Identity-Aware Deep Face Hallucination via Adversarial Face Verification
Hadi Kazemi, Fariborz Taherkhani, Nasser M. Nasrabadi

TL;DR
This paper introduces a multi-scale GAN architecture for face hallucination that emphasizes identity preservation and perceptual quality, outperforming existing methods on standard datasets.
Contribution
The work presents a novel multi-scale generator and a discriminator with identity verification, enhancing face hallucination with identity preservation and perceptual loss.
Findings
Outperforms state-of-the-art methods on LFW and CelebA datasets.
Effectively preserves identity features in high-resolution face images.

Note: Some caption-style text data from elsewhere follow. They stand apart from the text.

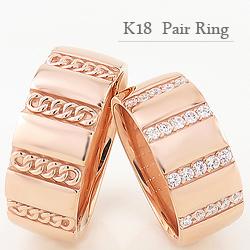 マリッジリング ペアリング 結婚指輪 ダイヤモンド チェーン モチーフ 18金 選べる地金 結婚式 2本セット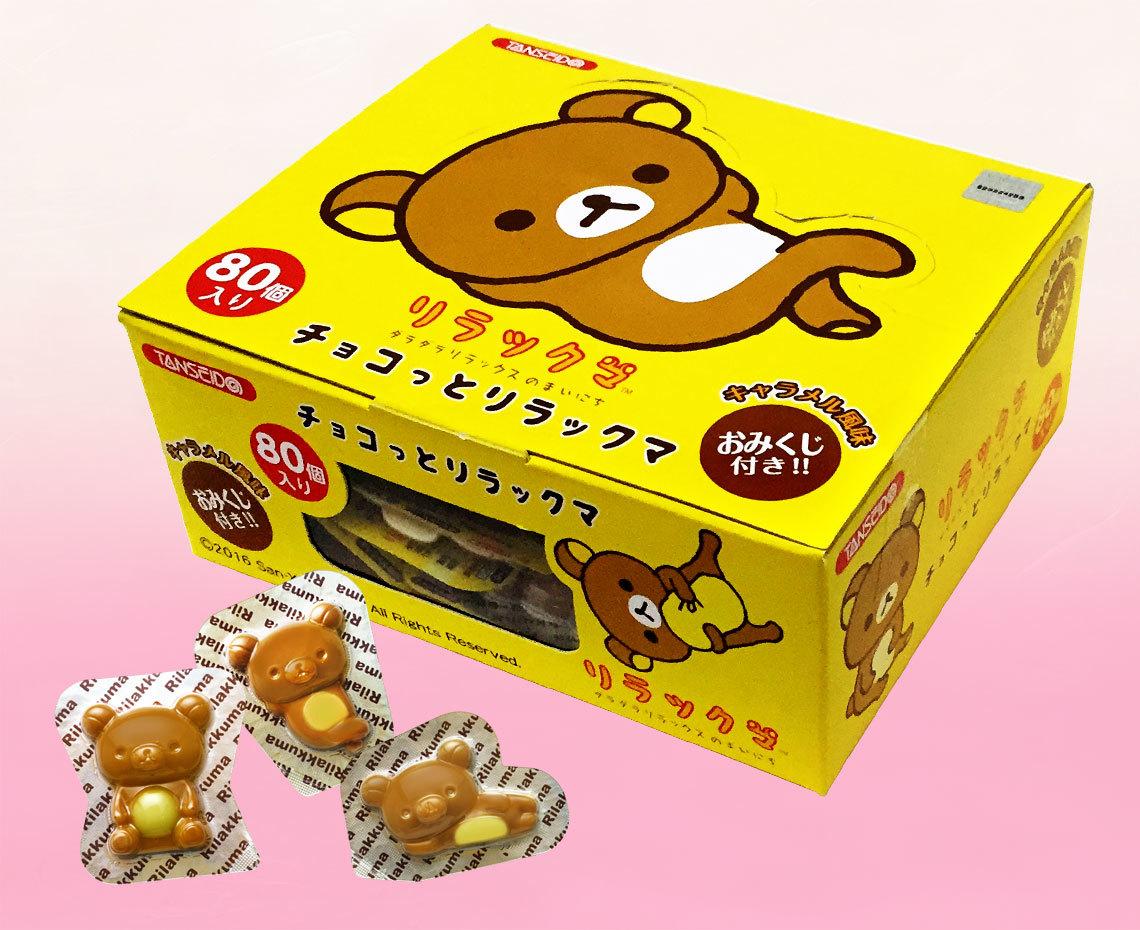 チョコッとリラックマ~キャラメル風味~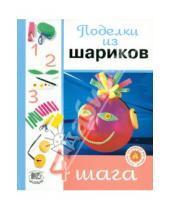 Картинка к книге Виктория Сейш - Поделки из шариков
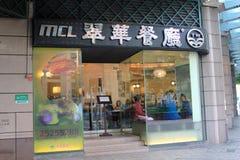 Tsui Wah Restaurant en Hong-Kong Foto de archivo libre de regalías
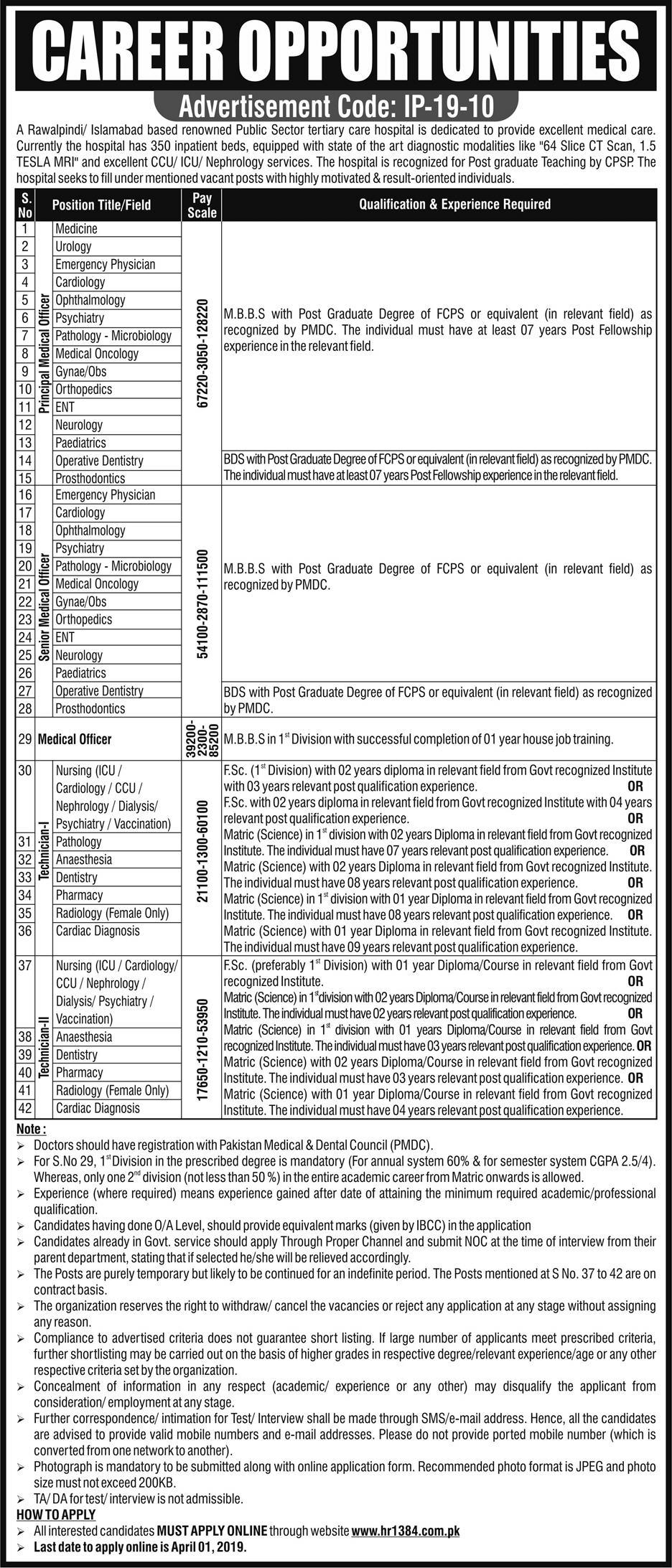 HR 1384 Jobs 2019 Public Sector Organization Apply Online - Filectory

Achieves high-quality face hallucination at 8x upscaling.
Abstract
In this paper, we address the problem of face hallucination by proposing a novel multi-scale generative adversarial network (GAN) architecture optimized for face verification. First, we propose a multi-scale generator architecture for face hallucination with a high up-scaling ratio factor, which has multiple intermediate outputs at different resolutions. The intermediate outputs have the growing goal of synthesizing small to large images. Second, we incorporate a face verifier with the original GAN discriminator and propose a novel discriminator which learns to discriminate different identities while distinguishing fake generated HR face images from their ground truth images. In particular, the learned generator cares for not only the visual quality of hallucinated face images but also preserving the discriminative features in the hallucination process. In addition, to capture…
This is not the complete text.